Çünkü eğitim sistemimiz ahlaksızlığa karşı donanımsız.
Çocuklarımıza geleceği planlatıyoruz, ama insan olmayı unutturuyoruz.
Şiir ezberletiyoruz ama saygıyı, sadakati, vefayı anlatmıyoruz. Bilgi arttıkça, vicdan azalıyor. Sertifika büyüyor, ruh küçülüyor.
Medya, Sessiz Yıkımın En Büyük Sorumlusu
Bugün bir televizyon dizisinin en fazla izlenen sahneleri; yasak ilişkiler, ihanetler, şehvet dolu bakışlar. "Sapkınlık" ekranlarda "romantizm" gibi süsleniyor. Diziler aileleri değil, fantezileri teşvik ediyor.
Sosyal medya, gençliğe başka bir hayat biçiyor.
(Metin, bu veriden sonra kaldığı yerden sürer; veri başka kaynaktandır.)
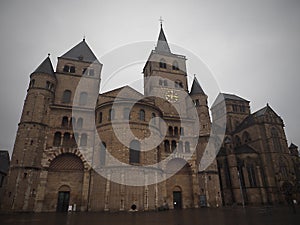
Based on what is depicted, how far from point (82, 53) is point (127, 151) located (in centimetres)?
2388

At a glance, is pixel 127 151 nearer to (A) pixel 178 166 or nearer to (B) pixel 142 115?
(B) pixel 142 115

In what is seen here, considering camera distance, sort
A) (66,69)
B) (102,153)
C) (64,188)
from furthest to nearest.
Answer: (66,69)
(102,153)
(64,188)

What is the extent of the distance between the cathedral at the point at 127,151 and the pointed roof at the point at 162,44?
4.33 meters

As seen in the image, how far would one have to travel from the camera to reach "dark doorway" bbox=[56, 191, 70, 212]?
94.6 feet

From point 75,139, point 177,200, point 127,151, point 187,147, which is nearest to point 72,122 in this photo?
point 75,139

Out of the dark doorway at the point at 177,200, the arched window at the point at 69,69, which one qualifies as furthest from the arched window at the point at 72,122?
the dark doorway at the point at 177,200

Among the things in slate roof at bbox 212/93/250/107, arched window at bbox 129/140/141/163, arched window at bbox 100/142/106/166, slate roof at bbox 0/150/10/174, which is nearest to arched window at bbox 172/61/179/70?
slate roof at bbox 212/93/250/107

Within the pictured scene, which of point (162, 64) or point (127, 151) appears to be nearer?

Gerçek değil, sanal ilişkiler kurduruyor. Gençler yüz yüze bakamıyor ama saatlerce ekran başında "tanımadığı" biriyle flört ediyor.
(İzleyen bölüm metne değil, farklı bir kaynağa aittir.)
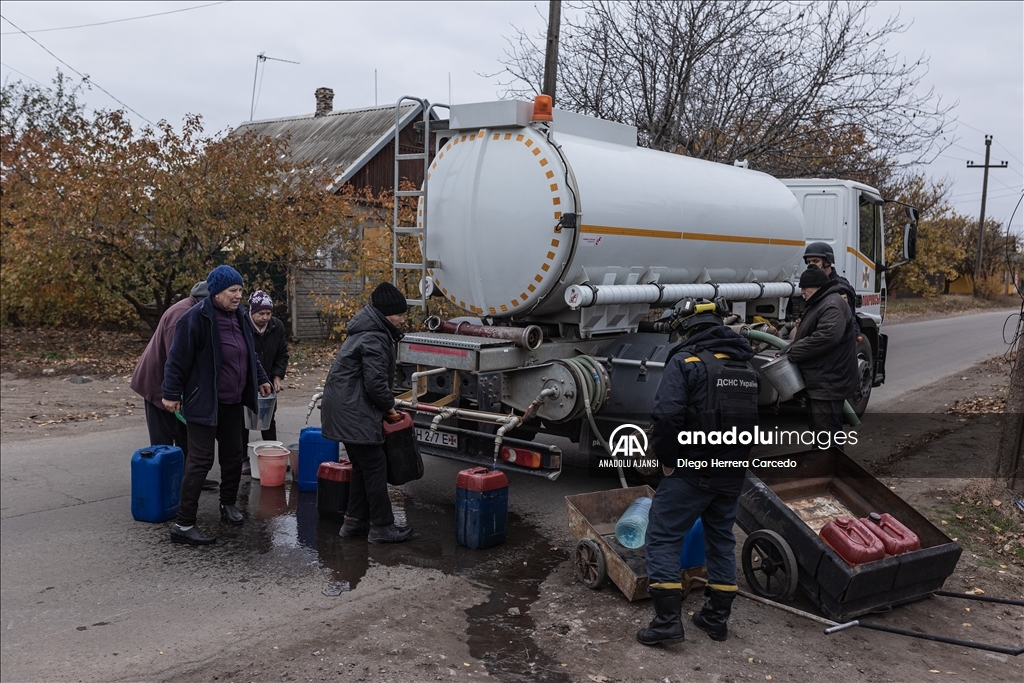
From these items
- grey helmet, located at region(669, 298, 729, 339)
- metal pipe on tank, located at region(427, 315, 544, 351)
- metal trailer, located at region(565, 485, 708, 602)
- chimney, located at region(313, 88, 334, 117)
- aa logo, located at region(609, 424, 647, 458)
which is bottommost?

Bu medya düzeni, iffeti ayıplıyor; ahlaksızlığı alkışlıyor. Artık çocuklarımızın rol modelleri “öğretmenler” değil, “influencerlar”.
Peki biz ne yapıyoruz?
Peki, Çözüm Nerede?
Yıkılan bu değerler sistemini ayağa kaldırmak için tek tek her fert bir harç taşımalı.
Her anne-baba:
-
Evladının ekran süresini değil, kalp süresini ölçmeli.
-
Onlara giydirilen kıyafetten çok, aşılanan ruhu önemsemeli.
-
“El âlem ne der?” diye değil, “Allah ne der?” diye düşünmeli.
Her öğretmen:
-
Sadece müfredatı değil, merhameti de anlatmalı.
-
Ahlakı, vatanı, emaneti birer ders konusu yapmalı.
-
Çocuklara sadece zihin değil, karakter kazandırmalı.
Her kanaat önderi:
-
Çocukların genç yaşta zina batağına sürüklenmesine karşı çıkmalı.
-
Nikâhı küçümsememeli, evliliği teşvik etmeli.
-
Gençlere ahlaki yönlendirmeler yapmalı, "önleyici rehberlik" sunmalı.
Her devlet yetkilisi:
-
Sosyal medya içeriklerine karşı koruyucu filtreler uygulamalı.
-
Cinsel içerikli yayınlara yaş kısıtlaması değil, “manevi tedbir” getirmeli.
-
Değerler eğitimi sadece müfredatta değil, fiilen hayata geçirilmelidir.
Ahlak, Modern Çağda Tekrar Diriltilebilir mi?
Zor ama imkânsız değil.
Çünkü hâlâ yüzü secdede çocuklar var. Hâlâ annesinin elini öperken gözleri dolan gençler. Hâlâ giydiği kıyafetle değil, taşıdığı iffetle değerli olduğunu bilen kızlar. Hâlâ gözünü haramdan koruyan erkekler. Hâlâ ağlamayı utanılacak değil, bir erdem bilen kalpler var.
Ve bu kalpler, birbirini buldukça bir toplum yeniden inşa edilebilir.
Uyanmak tek çaremiz....
Toplumun çöküşü sessiz başlar. Önce çocukların oyunları değişir. Sonra kahkahalar azalır. Sonra aile sofraları eksilir. Sonra gözler yere değil, ekrana bakar. Sonra kalpler hissizleşir, kelimeler ruhsuzlaşır. Ve en sonunda, insanlar evlerde değil; yalnızlıklarında yaşar.
Bugün hâlâ umut var. Hâlâ “ben bu gidişi değiştirebilirim” diyen yürekler var. O hâlde;
Çünkü bir milletin gerçek gücü, tankında, topunda değil; terbiyesinde ve ahlakındadır.